- **Instruction 1**
From the Hive-to-HBase page below, list every column name declared in the CREATE TABLE statement for hbase_table_employee.

- **Page text**
★ ★ ★ ★ ★

Requirement
Suppose we have data in Hive table. We want the same data into HBase table. So, our requirement is to migrate the data from Hive to HBase table.
Components Involved
- Hive – Source table
- HBase – Target Table
Solution
We cannot load data directly into HBase table from the hive. In order to achieve the requirement, we have to go through the following steps:
Step 1: Create Hive table
If you already have hive table with data then jump to step 3.
We are creating this hive table as a source. This table data, we want in HBase table.
CREATE TABLE hive_table( empno int, ename string, designation string, manager int, sal int, deptno int) ROW FORMAT DELIMITED FIELDS TERMINATED BY '\t' LINES TERMINATED BY '\n' STORED AS TEXTFILE;
Step 2: Load data into Hive
Loading the data from the local path. In my case, the local path is /root/bdp/hbase/data/emp_data.csv.
LOAD DATA LOCAL INPATH '/root/bdp/hbase/data/emp_data.csv' INTO TABLE hive_table;
Step 3: Create HBase-Hive Mapping table
In this step, we are creating another hive table which actually points to an HBase table.
CREATE TABLE hbase_table_employee ( empno INT, ename STRING, designation STRING, manager INT, hire_date STRING, sal INT, deptno INT ) STORED BY 'org.apache.hadoop.hive.hbase.HBaseStorageHandler' WITH SERDEPROPERTIES ("hbase.columns.mapping" = ":key,cf:ename,cf:designation,cf:manager,cf:hire_date,cf:sal,cf:deptno") TBLPROPERTIES ("hbase.table.name" = "employee_hbase");
Here, we are specifying HBaseStorageHandler in Stored By option. Also, mapping the hive column with HBase column family using SERDEPROPERTIES. It will create an HBase table named employee_hbase which will point to this hive table.

★ ★ ★ ★ ★

- **Instruction 2**
Please convert the entries in the part that opens with the line containing "Is frozen ground" and closes with the line containing "5.52 metres" into a two-column CSV with the columns input and output. Give one row per entry, with each field quoted and line breaks replaced by spaces.

★ ★ ★ ★ ★

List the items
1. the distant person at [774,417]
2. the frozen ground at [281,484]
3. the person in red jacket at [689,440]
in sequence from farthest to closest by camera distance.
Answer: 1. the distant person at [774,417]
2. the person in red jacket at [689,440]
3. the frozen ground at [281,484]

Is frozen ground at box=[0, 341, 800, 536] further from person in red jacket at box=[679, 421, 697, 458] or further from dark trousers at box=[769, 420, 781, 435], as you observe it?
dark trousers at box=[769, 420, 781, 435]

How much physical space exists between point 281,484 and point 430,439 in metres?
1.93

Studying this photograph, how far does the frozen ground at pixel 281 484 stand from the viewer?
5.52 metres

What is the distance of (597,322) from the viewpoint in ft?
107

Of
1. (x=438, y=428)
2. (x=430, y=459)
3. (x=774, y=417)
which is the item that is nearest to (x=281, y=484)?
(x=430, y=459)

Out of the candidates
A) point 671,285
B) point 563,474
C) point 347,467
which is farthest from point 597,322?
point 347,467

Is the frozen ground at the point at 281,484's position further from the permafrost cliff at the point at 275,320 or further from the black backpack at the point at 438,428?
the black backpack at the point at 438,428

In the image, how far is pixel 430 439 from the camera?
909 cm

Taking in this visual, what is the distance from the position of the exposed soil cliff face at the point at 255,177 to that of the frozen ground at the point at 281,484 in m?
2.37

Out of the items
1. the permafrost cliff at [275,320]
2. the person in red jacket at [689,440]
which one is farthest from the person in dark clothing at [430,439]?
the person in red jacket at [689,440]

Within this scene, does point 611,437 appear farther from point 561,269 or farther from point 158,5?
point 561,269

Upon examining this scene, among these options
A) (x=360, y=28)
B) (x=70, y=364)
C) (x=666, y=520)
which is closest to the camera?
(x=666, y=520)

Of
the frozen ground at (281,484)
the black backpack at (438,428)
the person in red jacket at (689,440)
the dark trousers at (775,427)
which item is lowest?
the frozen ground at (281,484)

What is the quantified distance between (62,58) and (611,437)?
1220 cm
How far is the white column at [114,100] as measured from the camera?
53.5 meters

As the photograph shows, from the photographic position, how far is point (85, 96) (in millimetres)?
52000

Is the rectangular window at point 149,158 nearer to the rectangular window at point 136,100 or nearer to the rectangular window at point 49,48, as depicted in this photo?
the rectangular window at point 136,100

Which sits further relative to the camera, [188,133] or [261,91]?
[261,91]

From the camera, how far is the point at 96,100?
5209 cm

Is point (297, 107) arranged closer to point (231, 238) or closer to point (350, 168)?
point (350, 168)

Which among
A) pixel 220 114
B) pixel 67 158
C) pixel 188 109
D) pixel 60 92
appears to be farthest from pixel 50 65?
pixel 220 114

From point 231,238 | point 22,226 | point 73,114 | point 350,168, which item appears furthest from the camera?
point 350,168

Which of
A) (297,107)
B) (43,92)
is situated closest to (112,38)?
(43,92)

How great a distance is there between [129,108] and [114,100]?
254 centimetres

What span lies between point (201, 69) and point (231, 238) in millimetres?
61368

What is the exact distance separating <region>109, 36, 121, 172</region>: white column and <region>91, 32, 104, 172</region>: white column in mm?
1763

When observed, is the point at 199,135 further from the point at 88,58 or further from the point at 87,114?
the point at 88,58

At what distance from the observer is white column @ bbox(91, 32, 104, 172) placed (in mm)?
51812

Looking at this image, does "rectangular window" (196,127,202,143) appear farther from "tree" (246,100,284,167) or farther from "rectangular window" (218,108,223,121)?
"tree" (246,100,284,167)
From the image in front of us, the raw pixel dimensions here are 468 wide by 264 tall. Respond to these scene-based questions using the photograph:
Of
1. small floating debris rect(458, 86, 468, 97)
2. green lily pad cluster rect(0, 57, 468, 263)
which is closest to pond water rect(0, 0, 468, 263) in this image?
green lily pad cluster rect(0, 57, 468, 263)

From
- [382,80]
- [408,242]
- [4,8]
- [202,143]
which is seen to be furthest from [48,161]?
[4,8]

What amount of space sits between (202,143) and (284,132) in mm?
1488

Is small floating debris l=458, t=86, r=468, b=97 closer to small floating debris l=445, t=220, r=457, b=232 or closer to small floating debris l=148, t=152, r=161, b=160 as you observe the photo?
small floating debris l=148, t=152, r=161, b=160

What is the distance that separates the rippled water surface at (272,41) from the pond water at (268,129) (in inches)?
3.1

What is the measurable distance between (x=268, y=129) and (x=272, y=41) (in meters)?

★ ★ ★ ★ ★

- **Final result 1**
empno, ename, designation, manager, hire_date, sal, deptno

- **Final result 2**
input,output
"Is frozen ground at box=[0, 341, 800, 536] further from person in red jacket at box=[679, 421, 697, 458] or further from dark trousers at box=[769, 420, 781, 435], as you observe it?","dark trousers at box=[769, 420, 781, 435]"
"How much physical space exists between point 281,484 and point 430,439 in metres?","1.93"
"Studying this photograph, how far does the frozen ground at pixel 281 484 stand from the viewer?","5.52 metres"